The implications of Thwaites research are grim, but the article about it is actually a lot of fun. The details make the story: Antarctic ice that crunches like cornflakes, the snowy fuff when scientists detonated explosives, and the possibility that on a future mission, scientists will wake up to find themselves unexpectedly floating on an iceberg.

The editors at Scientific American encourage our authors to share the amusing, weird, awe-inspiring, scary, human side of science in their stories. Paleoanthropologist Jeremy DeSilva really came through for us, with a memorable anecdote about researchers playing dodgeball with elephant dung before they discovered an important bed of fossilized footprints. I laughed out loud when I read his methodology for a research project that involved applesauce (I won’t spoil it). The fascinating conclusion to all this Very Serious Research is that humans learned to walk many times in our evolutionary history, with very different gaits and postures. When multiple hominin species lived in the same place, they might have been able to tell one another apart from a distance based on how they walked.

New techniques for assessing brain activity are revealing that some patients who appear to be in a coma or unresponsive can understand some of what’s happening around them. Detecting “covert consciousness” can help guide treatments and predict clinical outcomes. Neurologists Jan Claassen and Brian L. Edlow are working to improve methods of testing for covert consciousness, and they explore what it means for our understanding of consciousness itself.

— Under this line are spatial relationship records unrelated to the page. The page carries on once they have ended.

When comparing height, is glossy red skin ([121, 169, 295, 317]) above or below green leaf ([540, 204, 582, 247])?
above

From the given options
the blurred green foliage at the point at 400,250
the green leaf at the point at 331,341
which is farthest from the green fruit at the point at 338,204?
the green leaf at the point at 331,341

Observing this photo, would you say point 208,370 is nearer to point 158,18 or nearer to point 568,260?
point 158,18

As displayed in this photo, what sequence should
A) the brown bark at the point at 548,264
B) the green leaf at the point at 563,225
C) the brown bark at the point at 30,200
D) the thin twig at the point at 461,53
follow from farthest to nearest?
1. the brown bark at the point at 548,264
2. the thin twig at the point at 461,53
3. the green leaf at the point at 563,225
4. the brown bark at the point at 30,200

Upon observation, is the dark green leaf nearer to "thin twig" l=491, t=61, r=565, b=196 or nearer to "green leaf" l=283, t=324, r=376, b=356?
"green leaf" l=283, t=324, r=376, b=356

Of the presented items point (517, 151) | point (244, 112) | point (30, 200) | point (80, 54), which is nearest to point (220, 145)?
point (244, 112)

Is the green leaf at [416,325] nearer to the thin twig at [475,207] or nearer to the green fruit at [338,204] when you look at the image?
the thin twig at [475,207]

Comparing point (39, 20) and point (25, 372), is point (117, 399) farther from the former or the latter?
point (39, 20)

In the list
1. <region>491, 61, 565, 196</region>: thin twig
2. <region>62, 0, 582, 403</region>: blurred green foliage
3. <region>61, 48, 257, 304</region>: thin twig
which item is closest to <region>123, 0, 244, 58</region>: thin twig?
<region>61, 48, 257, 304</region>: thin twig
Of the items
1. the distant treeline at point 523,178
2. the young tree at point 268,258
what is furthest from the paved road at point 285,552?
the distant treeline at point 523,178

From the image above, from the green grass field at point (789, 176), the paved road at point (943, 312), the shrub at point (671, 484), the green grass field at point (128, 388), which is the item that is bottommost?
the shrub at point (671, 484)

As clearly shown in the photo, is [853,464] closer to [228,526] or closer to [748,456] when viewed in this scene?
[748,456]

Subatomic particles appear to be breaking a rule called “lepton flavor universality.” Physicists are getting really excited about their strange behavior, and I hope you will, too, after you read theoretical physicist Andreas Crivellin’s story. The Standard Model has been extremely successful at helping us understand the subatomic world, but it doesn’t explain everything. Strangely behaving particles have the potential to reveal what’s wrong or what’s missing from our understanding of everything from neutrinos to dark matter.

Certain newly invented materials behave strangely as well. Some of these “metamaterials” bend light in unusual ways, cloaking an object to make it invisible. They’re engineered at the nanoscale, with a range of features that bend light and sound to their whim. Physicist and engineer Andrea Alù describes how metamaterials can support superconductivity and break symmetries.

Citizens’ assemblies are groups of people who work together to understand a problem, find solutions and build consensus, especially for divisive issues. They’ve been around since ancient Greece, but they’re becoming more popular lately. These assemblies are much more inclusive and representative than representative democracy, but the process of choosing participants can still be tricky. Computer scientist Ariel Procaccia shares his work on creating and refining an algorithm for democracy.